Deste modo, acentua-se que, embora nada impeça, de um ponto de vista constitucional, que uma área de paisagem protegida seja criada a partir de uma iniciativa legislativa parlamentar, como a presente, existe, contudo, tal como o atrás descrito, um regime jurídico-legal que consagra um iter procedimental próprio para aquele efeito. E, para além de esse regime jurídico-legal decorrer, ele mesmo, como também já mencionado, de uma lei de bases (a do Ambiente) formalmente aprovada pela Assembleia da República, ele visou, sobretudo, estruturar um sistema nacional equilibrado e articulado para a criação e a gestão dos vários figurinos das áreas protegidas.
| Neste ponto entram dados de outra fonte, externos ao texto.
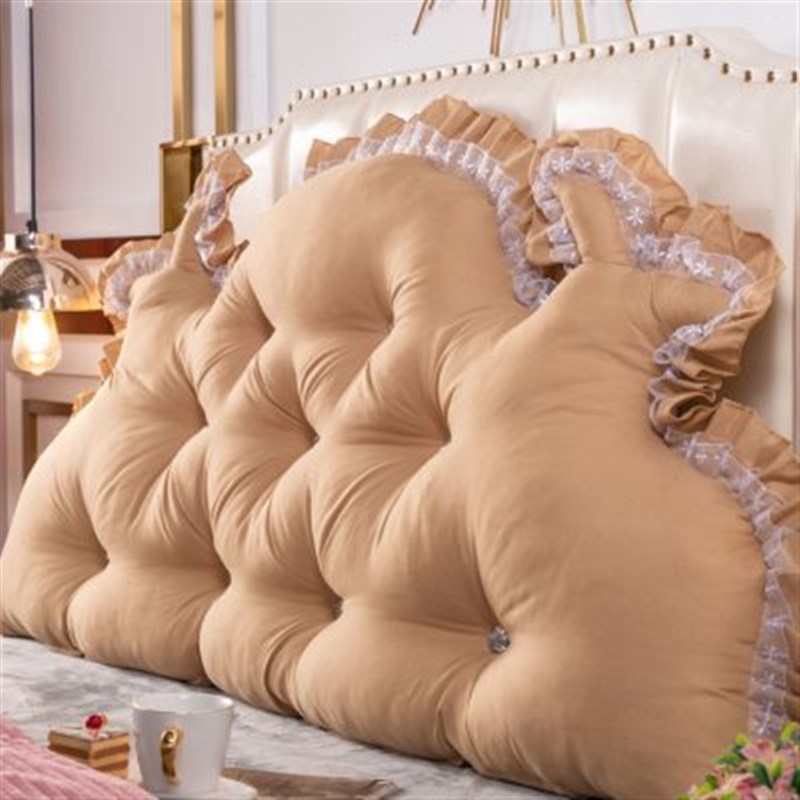 床上长靠枕公主床头靠靠t枕芯榻榻米床头软包铁床靠背宿舍大靠背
Sistema estrutural esse que acaba, inevitavelmente, por ser concorrencial pelo conteúdo da presente iniciativa.
A disciplina da gestão e a garantia da salvaguarda das áreas ambientalmente mais sensíveis alicerça-se na capacidade e na educação com que são tratados esses espaços ou, na falta ou insuficiência destes atributos, na imperatividade decorrente da lei.
A afectação de usos do solo é um processo de análise e de decisão onde devem estar presentes todos os factores: biofísicos, sociais, económicos e políticos. A estabilização dos usos, a sua alteração e eventual imposição é, incontestavelmente, uma competência da esfera do poder político.